There are endless metrics that evaluate pitchers in today’s baseball world, and xFIP is certainly one of them. It’s the expected version of FIP – Fielding Independent Pitching – which, in itself, is something of an expected statistic. How good a pitcher probably should have been if they’d had a normalized HR/FB rate and defense like most other pitchers had, in other words.
It’s imperfect. It’s very imperfect. Most pitching metrics, if taken in lone form, are. The reality is, however, that 127 pitchers in Major League Baseball logged at least 100 IP during the 2023 season, and 60 of them had lower xFIPs than Dylan Cease, whose 4.08 mark came in a season in which he clearly surpassed that IP threshold (177.0 IP). His 3.72 actual FIP checked in 26th, his 4.58 ERA 92nd, and the amalgamation of these numbers suggest he wasn’t a whole lot more than a midde of the road innings-eater last year.
That makes what the asking price for Cease in trade talks with the Cincinnati Reds right now consisting of Rhett Lowder, Chase Petty, Edwin Arroyo, Connor Phillips, and ‘at least one more prospect’ completely preposterous. That’s news that came from The Enquirer’s Jason Williams over the weekend, as the Chicago White Sox appear determined to ask for a return commisserate with how Cease pitched in the two years prior to 2023 with earplugs in while discussing anything that happened last year.
Through 2021 and 2022 Cease was, quite simply, brilliant. The 8.9 fWAR he compiled during that time ranked as the 8th most among all pitchers who logged at least 250 combined IP, his 11.66 K/9 ranking tied for 4th best. He averaged a robust 96.9 mph on his fastball – also tied for 4th best among that 83 pitcher sample – and his 3.24 FIP ranked 15th. His 2022 season carried a lot of the weight there (2.20 ERA in 184.0 IP, leading to a runner-up finish in the AL Cy Young Award voting), and the pair of years established that he was undeniably an incredibly valuable young arm.
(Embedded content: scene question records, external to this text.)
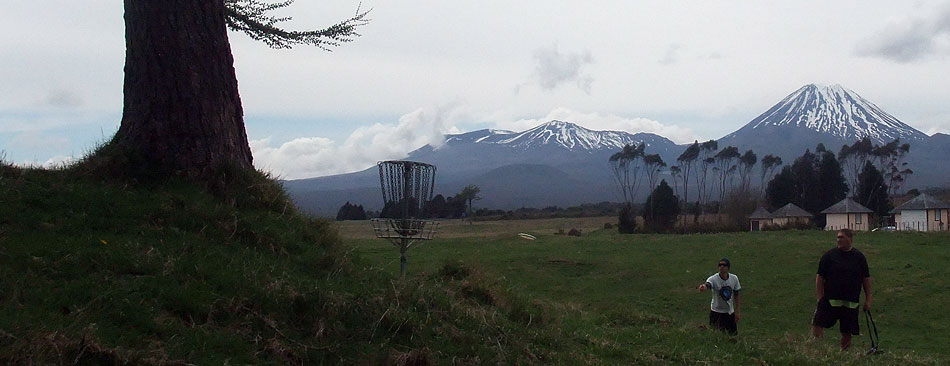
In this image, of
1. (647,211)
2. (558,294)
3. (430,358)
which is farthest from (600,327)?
(647,211)

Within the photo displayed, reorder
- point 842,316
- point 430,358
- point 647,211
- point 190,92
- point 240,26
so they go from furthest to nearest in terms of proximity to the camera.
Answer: point 647,211, point 240,26, point 842,316, point 190,92, point 430,358

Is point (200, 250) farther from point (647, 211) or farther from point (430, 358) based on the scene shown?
point (647, 211)

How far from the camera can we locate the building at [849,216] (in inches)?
2307

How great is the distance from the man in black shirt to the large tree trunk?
22.1ft

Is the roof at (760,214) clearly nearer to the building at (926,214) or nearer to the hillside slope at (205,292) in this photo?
the building at (926,214)

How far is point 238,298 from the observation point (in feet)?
16.6

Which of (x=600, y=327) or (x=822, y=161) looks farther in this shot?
(x=822, y=161)

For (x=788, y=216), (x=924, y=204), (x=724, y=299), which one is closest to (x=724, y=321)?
(x=724, y=299)

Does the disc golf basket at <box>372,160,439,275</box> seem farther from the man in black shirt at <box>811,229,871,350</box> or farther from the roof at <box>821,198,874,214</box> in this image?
the roof at <box>821,198,874,214</box>

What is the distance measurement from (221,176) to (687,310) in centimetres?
1816

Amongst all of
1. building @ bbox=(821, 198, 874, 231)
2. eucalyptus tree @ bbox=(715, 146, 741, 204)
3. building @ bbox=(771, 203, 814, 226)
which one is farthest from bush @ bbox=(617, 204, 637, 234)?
eucalyptus tree @ bbox=(715, 146, 741, 204)

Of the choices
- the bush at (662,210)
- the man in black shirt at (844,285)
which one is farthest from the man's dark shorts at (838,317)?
the bush at (662,210)

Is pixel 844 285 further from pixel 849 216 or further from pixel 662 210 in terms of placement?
pixel 662 210

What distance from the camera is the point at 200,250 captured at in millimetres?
5648
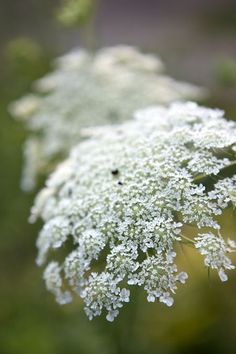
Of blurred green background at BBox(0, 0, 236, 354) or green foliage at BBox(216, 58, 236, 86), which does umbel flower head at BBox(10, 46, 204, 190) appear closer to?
green foliage at BBox(216, 58, 236, 86)

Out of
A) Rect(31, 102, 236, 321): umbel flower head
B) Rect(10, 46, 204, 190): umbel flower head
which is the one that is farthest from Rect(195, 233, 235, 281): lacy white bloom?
Rect(10, 46, 204, 190): umbel flower head

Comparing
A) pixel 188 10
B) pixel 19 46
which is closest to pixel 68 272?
pixel 19 46

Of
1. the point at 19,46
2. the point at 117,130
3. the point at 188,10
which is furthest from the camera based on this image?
the point at 188,10

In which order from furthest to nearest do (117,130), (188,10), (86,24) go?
1. (188,10)
2. (86,24)
3. (117,130)

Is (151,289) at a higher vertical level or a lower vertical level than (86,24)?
lower

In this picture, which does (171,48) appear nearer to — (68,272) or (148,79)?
(148,79)

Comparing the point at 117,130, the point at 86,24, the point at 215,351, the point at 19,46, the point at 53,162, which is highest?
the point at 19,46

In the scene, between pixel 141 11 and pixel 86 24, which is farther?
pixel 141 11

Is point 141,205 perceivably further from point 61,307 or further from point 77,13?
point 61,307
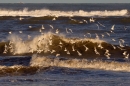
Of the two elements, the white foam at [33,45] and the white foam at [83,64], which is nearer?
the white foam at [83,64]

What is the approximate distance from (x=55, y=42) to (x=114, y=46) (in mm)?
2678

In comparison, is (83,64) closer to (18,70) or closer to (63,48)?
(18,70)

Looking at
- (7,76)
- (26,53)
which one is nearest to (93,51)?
(26,53)

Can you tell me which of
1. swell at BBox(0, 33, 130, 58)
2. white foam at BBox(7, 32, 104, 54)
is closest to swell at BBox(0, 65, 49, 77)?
swell at BBox(0, 33, 130, 58)

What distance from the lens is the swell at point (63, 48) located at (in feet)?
64.8

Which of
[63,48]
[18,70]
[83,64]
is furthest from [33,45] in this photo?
[18,70]

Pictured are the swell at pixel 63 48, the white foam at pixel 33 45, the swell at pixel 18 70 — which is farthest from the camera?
the white foam at pixel 33 45

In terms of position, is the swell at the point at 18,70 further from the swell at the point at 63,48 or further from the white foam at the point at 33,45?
the white foam at the point at 33,45

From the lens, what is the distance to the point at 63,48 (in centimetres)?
2127

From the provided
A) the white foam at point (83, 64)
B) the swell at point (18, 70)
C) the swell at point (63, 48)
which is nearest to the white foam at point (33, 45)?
the swell at point (63, 48)

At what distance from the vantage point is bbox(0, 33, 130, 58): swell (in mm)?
19748

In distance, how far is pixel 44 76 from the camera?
13.6 m

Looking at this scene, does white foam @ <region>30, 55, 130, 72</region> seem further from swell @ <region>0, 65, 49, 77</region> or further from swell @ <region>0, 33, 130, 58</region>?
swell @ <region>0, 33, 130, 58</region>

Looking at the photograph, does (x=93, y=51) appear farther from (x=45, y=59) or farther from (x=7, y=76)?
(x=7, y=76)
I led with some expected stats of his because it would be one thing if his decline from 2022 to 2023 came only in the form of surface stats, and the underlying metrics still suggested he was the same guy. That’s not the case, though, as his average fastball velocity dropped over a full mph, his K/BB declined for the third consecutive season, his BABIP spiked some .070 from a level too low to maintain to an admittedly high .330, and the hard-hit rate he allowed jumped almost 10%.
The Reds have one of the deepest farm systems in all of baseball, and it’s to be expected that the initial ask when dealing with them would be for the moon. It’s hard to even envision what the White Sox would be asking for in exchange for Cease had he performed in 2023 the way he had across 2021-2022, since that’s the entire top of the Reds farm at the moment.
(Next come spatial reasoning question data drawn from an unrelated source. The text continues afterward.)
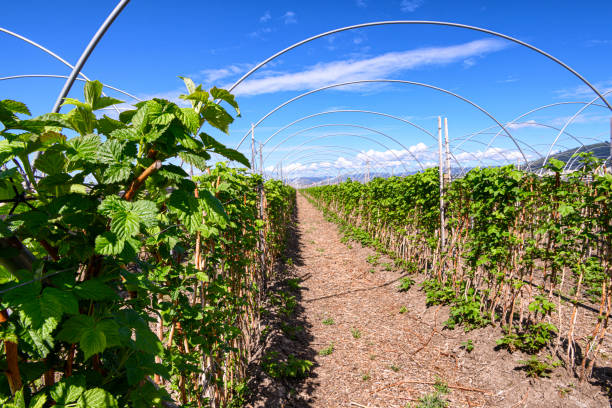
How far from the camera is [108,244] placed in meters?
0.77

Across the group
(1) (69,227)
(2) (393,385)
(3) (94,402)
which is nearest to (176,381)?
(3) (94,402)

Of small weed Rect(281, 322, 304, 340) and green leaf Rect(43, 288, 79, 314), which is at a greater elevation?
green leaf Rect(43, 288, 79, 314)

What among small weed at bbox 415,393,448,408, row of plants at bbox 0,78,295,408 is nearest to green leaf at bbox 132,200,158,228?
row of plants at bbox 0,78,295,408

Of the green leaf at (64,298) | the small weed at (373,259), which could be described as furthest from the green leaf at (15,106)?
the small weed at (373,259)

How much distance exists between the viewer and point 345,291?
23.1ft

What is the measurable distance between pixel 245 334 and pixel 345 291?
3477 mm

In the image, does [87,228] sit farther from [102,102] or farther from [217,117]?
[217,117]

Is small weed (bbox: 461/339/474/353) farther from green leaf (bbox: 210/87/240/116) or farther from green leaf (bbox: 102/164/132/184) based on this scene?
green leaf (bbox: 102/164/132/184)

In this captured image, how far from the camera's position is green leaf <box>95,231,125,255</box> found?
76 cm

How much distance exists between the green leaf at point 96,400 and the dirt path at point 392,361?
2.98 m

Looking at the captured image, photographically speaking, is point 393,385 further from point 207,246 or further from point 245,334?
point 207,246

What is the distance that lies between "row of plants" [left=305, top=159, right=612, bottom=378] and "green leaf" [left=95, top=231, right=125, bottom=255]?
429 centimetres

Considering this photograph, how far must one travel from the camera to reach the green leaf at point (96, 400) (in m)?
0.76

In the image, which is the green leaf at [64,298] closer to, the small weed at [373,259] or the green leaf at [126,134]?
the green leaf at [126,134]
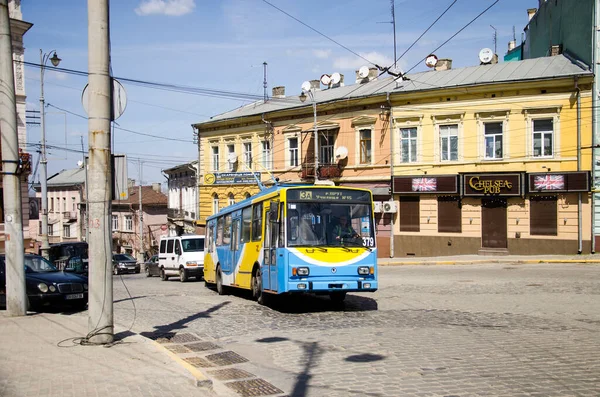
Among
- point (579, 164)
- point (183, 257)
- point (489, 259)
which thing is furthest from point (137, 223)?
point (579, 164)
Chicago, while rebuilding, has no dire need to deal Cease right now. They’re a dumpster fire of a roster right now, but Cease’s two full seasons of team control mean they can ask for the moon now, hold on to him until the deadline (or next winter) to let him perhaps recoup some of his previous value, and create bidding wars across the game. For the Reds, though, it comes down to just how much they think they can ‘fix’ what ailed Cease during his merely just fine season in 2023, and whether or not they can talk the Sox into a deal that costs them significantly less in acquisition cost.
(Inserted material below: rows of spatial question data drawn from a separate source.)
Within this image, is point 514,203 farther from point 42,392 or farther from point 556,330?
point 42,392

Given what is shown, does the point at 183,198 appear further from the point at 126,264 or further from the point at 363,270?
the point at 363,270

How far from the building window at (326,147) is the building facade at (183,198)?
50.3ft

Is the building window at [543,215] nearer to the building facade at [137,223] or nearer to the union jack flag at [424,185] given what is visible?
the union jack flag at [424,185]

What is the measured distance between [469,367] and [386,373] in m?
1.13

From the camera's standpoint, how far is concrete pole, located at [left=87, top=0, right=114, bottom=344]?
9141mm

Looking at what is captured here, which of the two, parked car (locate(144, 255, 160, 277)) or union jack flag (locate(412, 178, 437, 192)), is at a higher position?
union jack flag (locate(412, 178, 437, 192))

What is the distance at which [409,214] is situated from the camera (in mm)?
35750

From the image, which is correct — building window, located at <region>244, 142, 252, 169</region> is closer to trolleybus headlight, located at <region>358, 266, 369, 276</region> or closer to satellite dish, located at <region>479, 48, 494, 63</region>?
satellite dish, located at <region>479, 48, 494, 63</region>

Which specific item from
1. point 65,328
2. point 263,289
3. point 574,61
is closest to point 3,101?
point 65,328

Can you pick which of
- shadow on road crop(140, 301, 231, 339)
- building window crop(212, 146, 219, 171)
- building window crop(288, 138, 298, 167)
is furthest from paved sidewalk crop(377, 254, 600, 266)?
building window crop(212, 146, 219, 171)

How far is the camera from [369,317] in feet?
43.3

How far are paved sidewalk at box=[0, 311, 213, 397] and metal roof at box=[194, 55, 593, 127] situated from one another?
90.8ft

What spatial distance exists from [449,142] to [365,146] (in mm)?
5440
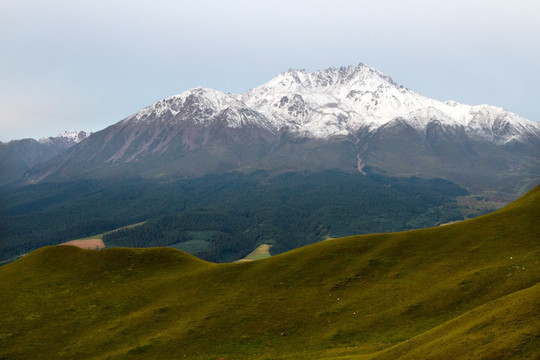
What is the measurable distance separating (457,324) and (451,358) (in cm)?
806

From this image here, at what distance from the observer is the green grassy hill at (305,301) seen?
40812 millimetres

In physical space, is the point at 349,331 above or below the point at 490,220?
below

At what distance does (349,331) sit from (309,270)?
21.4 m

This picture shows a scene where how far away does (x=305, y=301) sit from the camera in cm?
6216

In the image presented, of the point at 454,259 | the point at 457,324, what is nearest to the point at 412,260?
the point at 454,259

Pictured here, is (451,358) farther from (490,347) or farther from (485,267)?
(485,267)

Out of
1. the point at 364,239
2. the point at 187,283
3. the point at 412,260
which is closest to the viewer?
the point at 412,260

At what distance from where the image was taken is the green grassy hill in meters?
40.8

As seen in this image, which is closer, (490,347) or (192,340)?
(490,347)

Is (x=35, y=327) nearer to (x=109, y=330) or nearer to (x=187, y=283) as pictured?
(x=109, y=330)

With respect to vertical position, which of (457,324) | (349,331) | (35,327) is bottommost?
(349,331)

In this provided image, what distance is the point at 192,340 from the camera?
179 feet

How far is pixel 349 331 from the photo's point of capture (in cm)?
5191

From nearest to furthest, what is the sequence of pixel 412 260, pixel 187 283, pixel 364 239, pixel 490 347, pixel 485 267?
pixel 490 347, pixel 485 267, pixel 412 260, pixel 187 283, pixel 364 239
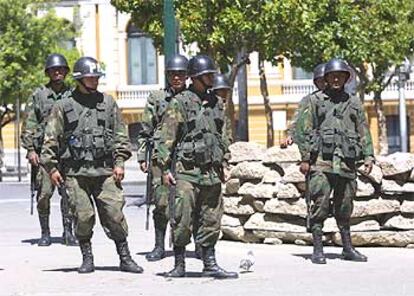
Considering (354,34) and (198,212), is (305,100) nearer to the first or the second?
(198,212)

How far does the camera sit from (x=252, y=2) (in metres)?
24.0

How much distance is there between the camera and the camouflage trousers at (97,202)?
36.4 ft

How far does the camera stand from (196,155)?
34.8 ft

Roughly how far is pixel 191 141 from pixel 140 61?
126ft

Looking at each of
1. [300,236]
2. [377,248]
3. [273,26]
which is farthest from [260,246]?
[273,26]

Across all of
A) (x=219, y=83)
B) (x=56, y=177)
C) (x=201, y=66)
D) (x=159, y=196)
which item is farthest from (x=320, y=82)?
(x=56, y=177)

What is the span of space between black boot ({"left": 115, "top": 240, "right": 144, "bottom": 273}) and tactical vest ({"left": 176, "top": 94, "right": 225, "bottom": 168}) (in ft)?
3.86

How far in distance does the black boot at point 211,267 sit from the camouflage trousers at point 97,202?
86 centimetres

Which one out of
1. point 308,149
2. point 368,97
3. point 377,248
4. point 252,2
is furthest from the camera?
point 368,97

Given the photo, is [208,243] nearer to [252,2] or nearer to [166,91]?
[166,91]

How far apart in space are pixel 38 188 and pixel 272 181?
2.74 metres

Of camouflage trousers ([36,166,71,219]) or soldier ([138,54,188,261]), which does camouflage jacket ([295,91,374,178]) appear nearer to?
soldier ([138,54,188,261])

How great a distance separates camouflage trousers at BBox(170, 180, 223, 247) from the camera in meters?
10.6

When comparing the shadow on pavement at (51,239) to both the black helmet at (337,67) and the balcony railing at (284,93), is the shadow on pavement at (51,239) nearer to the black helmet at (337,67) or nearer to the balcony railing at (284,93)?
the black helmet at (337,67)
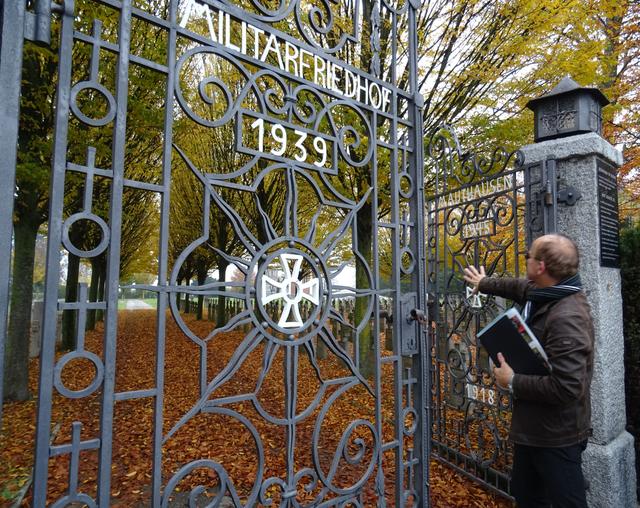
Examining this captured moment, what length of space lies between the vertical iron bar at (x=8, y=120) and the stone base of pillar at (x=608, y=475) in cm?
373

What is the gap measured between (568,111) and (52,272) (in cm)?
396

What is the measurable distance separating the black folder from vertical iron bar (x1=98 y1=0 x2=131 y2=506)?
1825mm

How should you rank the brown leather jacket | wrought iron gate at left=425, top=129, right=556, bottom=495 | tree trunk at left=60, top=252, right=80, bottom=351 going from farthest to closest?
tree trunk at left=60, top=252, right=80, bottom=351 < wrought iron gate at left=425, top=129, right=556, bottom=495 < the brown leather jacket

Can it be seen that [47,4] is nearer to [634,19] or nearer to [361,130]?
[361,130]

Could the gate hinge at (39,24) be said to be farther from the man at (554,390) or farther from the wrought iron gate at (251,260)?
the man at (554,390)

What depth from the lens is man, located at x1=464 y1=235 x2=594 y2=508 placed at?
206 cm

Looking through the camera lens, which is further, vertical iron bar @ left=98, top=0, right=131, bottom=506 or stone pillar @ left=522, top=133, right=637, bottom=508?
stone pillar @ left=522, top=133, right=637, bottom=508

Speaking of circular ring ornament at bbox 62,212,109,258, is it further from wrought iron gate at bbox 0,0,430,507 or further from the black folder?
the black folder

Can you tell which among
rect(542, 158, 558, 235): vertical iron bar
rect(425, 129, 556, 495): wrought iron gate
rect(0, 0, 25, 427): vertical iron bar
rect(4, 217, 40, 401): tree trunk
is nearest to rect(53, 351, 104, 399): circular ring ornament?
rect(0, 0, 25, 427): vertical iron bar

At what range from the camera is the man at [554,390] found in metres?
2.06

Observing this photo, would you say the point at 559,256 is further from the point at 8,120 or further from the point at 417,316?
the point at 8,120

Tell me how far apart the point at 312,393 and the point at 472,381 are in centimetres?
363

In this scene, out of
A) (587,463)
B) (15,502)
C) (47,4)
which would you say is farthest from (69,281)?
(587,463)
Clearly Cincinnati is interested, as well they should be. Cease’s durability alone is desirable with a Reds pitching staff that’s been routinely beat-up, beat around, and remains inexperienced. His upside obviously makes him even more of a perfect fit, especially given a pair of years at reasonable, arbitration-eligible salaries that pale in comparison to what he’d cost to sign as a free agent right now. Considering that’s what the White Sox are asking for him, I can’t imagine a team out there is willing to meet that cost right now, meaning we’ll likely see these dialogues persist throughout the course of the winter.
The question, of course, is whether the Reds will finally balk and seek additions elsewhere.